SUPPLIED INFORMATION:
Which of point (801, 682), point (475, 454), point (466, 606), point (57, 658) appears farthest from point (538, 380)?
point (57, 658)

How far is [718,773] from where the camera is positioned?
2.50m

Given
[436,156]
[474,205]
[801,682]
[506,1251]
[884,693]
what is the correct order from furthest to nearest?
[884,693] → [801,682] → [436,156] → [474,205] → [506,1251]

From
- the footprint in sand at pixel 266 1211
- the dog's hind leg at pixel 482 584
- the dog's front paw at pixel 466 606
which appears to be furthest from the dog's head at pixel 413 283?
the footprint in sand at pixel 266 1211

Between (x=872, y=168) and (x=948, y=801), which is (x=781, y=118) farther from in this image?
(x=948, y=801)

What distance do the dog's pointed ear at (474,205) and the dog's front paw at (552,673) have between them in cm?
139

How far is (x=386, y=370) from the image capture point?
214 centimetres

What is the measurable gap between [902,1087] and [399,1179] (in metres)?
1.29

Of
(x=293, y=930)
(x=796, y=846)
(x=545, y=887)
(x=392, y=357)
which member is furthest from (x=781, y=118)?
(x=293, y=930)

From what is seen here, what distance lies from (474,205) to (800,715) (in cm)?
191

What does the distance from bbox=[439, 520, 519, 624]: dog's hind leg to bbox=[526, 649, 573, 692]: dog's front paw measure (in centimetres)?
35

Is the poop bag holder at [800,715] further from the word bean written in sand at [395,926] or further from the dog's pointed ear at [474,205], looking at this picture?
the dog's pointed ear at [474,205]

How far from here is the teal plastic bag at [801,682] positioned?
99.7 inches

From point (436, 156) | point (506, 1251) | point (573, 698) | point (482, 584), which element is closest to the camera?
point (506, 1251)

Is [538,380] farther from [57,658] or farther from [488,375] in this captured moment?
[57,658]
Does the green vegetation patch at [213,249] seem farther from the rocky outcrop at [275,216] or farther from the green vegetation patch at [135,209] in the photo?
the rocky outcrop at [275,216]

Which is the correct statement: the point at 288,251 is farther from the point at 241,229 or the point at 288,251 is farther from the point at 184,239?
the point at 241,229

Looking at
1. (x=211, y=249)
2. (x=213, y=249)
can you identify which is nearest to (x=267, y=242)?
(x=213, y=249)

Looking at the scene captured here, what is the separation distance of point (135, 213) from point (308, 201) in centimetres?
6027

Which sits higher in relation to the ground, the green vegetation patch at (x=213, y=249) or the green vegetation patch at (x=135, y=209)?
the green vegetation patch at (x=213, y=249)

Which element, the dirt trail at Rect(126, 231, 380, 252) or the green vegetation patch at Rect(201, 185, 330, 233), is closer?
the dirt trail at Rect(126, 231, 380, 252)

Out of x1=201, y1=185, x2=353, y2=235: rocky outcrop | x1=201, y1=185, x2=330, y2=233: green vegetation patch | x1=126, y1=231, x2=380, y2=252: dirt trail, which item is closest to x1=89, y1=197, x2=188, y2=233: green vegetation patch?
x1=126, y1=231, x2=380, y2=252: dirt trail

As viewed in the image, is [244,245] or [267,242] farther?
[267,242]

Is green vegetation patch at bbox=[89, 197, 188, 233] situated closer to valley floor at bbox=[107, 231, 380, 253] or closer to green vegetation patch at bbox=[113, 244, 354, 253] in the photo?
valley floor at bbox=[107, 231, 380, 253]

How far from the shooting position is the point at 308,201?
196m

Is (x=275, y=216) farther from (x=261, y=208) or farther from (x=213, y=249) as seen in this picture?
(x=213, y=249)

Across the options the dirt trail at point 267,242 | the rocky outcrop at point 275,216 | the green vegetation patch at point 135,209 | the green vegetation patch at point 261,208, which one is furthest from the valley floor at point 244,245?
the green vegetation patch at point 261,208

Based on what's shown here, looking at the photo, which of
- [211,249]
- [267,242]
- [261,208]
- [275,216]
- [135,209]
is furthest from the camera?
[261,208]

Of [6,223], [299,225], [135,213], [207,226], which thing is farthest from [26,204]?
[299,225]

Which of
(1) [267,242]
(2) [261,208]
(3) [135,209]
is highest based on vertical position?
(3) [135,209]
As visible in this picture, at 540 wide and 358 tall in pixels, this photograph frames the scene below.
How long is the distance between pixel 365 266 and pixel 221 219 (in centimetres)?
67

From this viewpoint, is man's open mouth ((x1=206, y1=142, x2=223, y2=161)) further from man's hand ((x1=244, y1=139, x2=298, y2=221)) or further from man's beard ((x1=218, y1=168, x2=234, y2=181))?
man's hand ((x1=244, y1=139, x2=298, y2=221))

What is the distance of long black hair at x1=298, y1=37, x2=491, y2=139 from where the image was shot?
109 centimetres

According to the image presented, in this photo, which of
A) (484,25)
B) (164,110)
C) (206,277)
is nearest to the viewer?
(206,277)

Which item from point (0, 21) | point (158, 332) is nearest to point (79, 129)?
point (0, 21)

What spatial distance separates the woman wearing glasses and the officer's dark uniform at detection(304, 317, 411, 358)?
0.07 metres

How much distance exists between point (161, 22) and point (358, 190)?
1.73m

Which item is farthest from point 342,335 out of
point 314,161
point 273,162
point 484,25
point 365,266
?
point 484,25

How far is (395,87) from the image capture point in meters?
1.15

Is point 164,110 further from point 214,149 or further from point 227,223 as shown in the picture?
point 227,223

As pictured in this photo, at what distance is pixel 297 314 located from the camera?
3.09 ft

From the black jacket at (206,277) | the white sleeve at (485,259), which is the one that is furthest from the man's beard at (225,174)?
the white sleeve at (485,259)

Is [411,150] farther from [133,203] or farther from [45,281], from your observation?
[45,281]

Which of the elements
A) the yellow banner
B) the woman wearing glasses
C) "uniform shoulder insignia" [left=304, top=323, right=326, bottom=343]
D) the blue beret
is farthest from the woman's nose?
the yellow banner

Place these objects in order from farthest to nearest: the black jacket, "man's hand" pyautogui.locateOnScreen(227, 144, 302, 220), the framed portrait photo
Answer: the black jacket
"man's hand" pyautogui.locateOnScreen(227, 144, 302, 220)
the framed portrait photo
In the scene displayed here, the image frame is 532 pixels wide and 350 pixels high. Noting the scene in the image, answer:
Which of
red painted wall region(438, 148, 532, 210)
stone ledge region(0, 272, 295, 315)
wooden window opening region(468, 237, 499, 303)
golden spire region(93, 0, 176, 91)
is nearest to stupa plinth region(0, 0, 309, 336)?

SHORT PROBLEM: Reproduce every row above word for word, changing nothing.

TASK RESULT:
Which of point (801, 682), point (475, 454), point (466, 606), point (57, 658) appears farthest from point (538, 380)?
point (57, 658)

How far is [718,773] from where the camera is positioned?
2.50m

Given
[436,156]
[474,205]
[801,682]
[506,1251]
[884,693]
what is the correct order from furthest to nearest?
[884,693] → [801,682] → [436,156] → [474,205] → [506,1251]

From
- the footprint in sand at pixel 266 1211
- the dog's hind leg at pixel 482 584
- the dog's front paw at pixel 466 606
which appears to be furthest from the dog's head at pixel 413 283?
the footprint in sand at pixel 266 1211

Between (x=872, y=168) and (x=948, y=801), which is (x=781, y=118) farther from in this image?
(x=948, y=801)

What distance do the dog's pointed ear at (474,205) and the dog's front paw at (552,673) have between them in cm?
139

How far is (x=386, y=370) from the image capture point?
214 centimetres

What is the measurable gap between [902,1087] and [399,1179] (in metres)?
1.29

Of
(x=293, y=930)
(x=796, y=846)
(x=545, y=887)
(x=392, y=357)
which member is furthest from (x=781, y=118)?
(x=293, y=930)

From what is seen here, what distance lies from (474,205) to (800,715) (in cm)?
191

What does the distance from bbox=[439, 520, 519, 624]: dog's hind leg to bbox=[526, 649, 573, 692]: dog's front paw measure (in centimetres)?
35

Is the poop bag holder at [800,715] further from the word bean written in sand at [395,926] or further from the dog's pointed ear at [474,205], looking at this picture?
the dog's pointed ear at [474,205]

How far from here is the teal plastic bag at [801,682] positioned?
99.7 inches

From point (436, 156) | point (506, 1251) | point (573, 698) | point (482, 584), which element is closest to the camera?
point (506, 1251)

Is [538,380] farther from [57,658] or farther from [488,375] in this captured moment?
[57,658]
Does the green vegetation patch at [213,249] seem farther from the rocky outcrop at [275,216] or farther from the green vegetation patch at [135,209] in the photo?
the rocky outcrop at [275,216]

Which is the correct statement: the point at 288,251 is farther from the point at 241,229 or the point at 288,251 is farther from the point at 184,239?
the point at 241,229

Looking at
1. (x=211, y=249)
2. (x=213, y=249)
can you identify which is nearest to (x=267, y=242)?
(x=213, y=249)

Looking at the scene captured here, what is the separation distance of point (135, 213) from point (308, 201) in centimetres?
6027

Which sits higher in relation to the ground, the green vegetation patch at (x=213, y=249) or the green vegetation patch at (x=135, y=209)?
the green vegetation patch at (x=213, y=249)

Which element, the dirt trail at Rect(126, 231, 380, 252) or the green vegetation patch at Rect(201, 185, 330, 233), is closer?
the dirt trail at Rect(126, 231, 380, 252)

Out of x1=201, y1=185, x2=353, y2=235: rocky outcrop | x1=201, y1=185, x2=330, y2=233: green vegetation patch | x1=126, y1=231, x2=380, y2=252: dirt trail, which item is closest to x1=89, y1=197, x2=188, y2=233: green vegetation patch?
x1=126, y1=231, x2=380, y2=252: dirt trail

As viewed in the image, is [244,245] or [267,242] farther?
[267,242]

Is green vegetation patch at bbox=[89, 197, 188, 233] situated closer to valley floor at bbox=[107, 231, 380, 253] or closer to green vegetation patch at bbox=[113, 244, 354, 253] in the photo?
valley floor at bbox=[107, 231, 380, 253]

How far from the shooting position is the point at 308,201?
196m

Is (x=275, y=216) farther from (x=261, y=208) or farther from (x=213, y=249) as seen in this picture?
(x=213, y=249)

Across the options the dirt trail at point 267,242 | the rocky outcrop at point 275,216 | the green vegetation patch at point 135,209 | the green vegetation patch at point 261,208, which one is furthest from the valley floor at point 244,245?
the green vegetation patch at point 261,208

Based on what's shown here, looking at the photo, which of
- [211,249]
- [267,242]
- [261,208]
- [275,216]
- [135,209]
is furthest from the camera?
[261,208]

Of [6,223], [299,225], [135,213], [207,226], which thing is farthest from [26,204]?
[299,225]

Which of
(1) [267,242]
(2) [261,208]
(3) [135,209]
is highest based on vertical position?
(3) [135,209]
As visible in this picture, at 540 wide and 358 tall in pixels, this photograph frames the scene below.
How long is the distance between pixel 365 266 and pixel 221 219 (in centimetres)?
67

From this viewpoint, is man's open mouth ((x1=206, y1=142, x2=223, y2=161)) further from man's hand ((x1=244, y1=139, x2=298, y2=221)) or further from man's beard ((x1=218, y1=168, x2=234, y2=181))?
man's hand ((x1=244, y1=139, x2=298, y2=221))

What is the distance of long black hair at x1=298, y1=37, x2=491, y2=139 from where the image was shot?
109 centimetres

According to the image presented, in this photo, which of
A) (484,25)
B) (164,110)
C) (206,277)
is nearest to the viewer?
(206,277)

Which item from point (0, 21) | point (158, 332) is nearest to point (79, 129)?
point (0, 21)

What spatial distance separates the woman wearing glasses and the officer's dark uniform at detection(304, 317, 411, 358)?
0.07 metres

How much distance exists between point (161, 22) and point (358, 190)?
1.73m

Which item is farthest from point 342,335 out of
point 314,161
point 273,162
point 484,25
point 365,266
?
point 484,25

How far is (395,87) from the image capture point in meters?
1.15

Is point 164,110 further from point 214,149 or further from point 227,223 as shown in the picture?
point 227,223

As pictured in this photo, at what distance is pixel 297 314 located from the camera?
3.09 ft

From the black jacket at (206,277) | the white sleeve at (485,259), which is the one that is furthest from the man's beard at (225,174)?
the white sleeve at (485,259)

Is [411,150] farther from [133,203] or farther from [45,281], from your observation?
[45,281]

Which of the elements
A) the yellow banner
B) the woman wearing glasses
C) "uniform shoulder insignia" [left=304, top=323, right=326, bottom=343]
D) the blue beret
is farthest from the woman's nose?
the yellow banner

Place these objects in order from farthest to nearest: the black jacket, "man's hand" pyautogui.locateOnScreen(227, 144, 302, 220), the framed portrait photo
Answer: the black jacket
"man's hand" pyautogui.locateOnScreen(227, 144, 302, 220)
the framed portrait photo
In the scene displayed here, the image frame is 532 pixels wide and 350 pixels high. Noting the scene in the image, answer:
Which of
red painted wall region(438, 148, 532, 210)
stone ledge region(0, 272, 295, 315)
wooden window opening region(468, 237, 499, 303)
golden spire region(93, 0, 176, 91)
is nearest to stupa plinth region(0, 0, 309, 336)?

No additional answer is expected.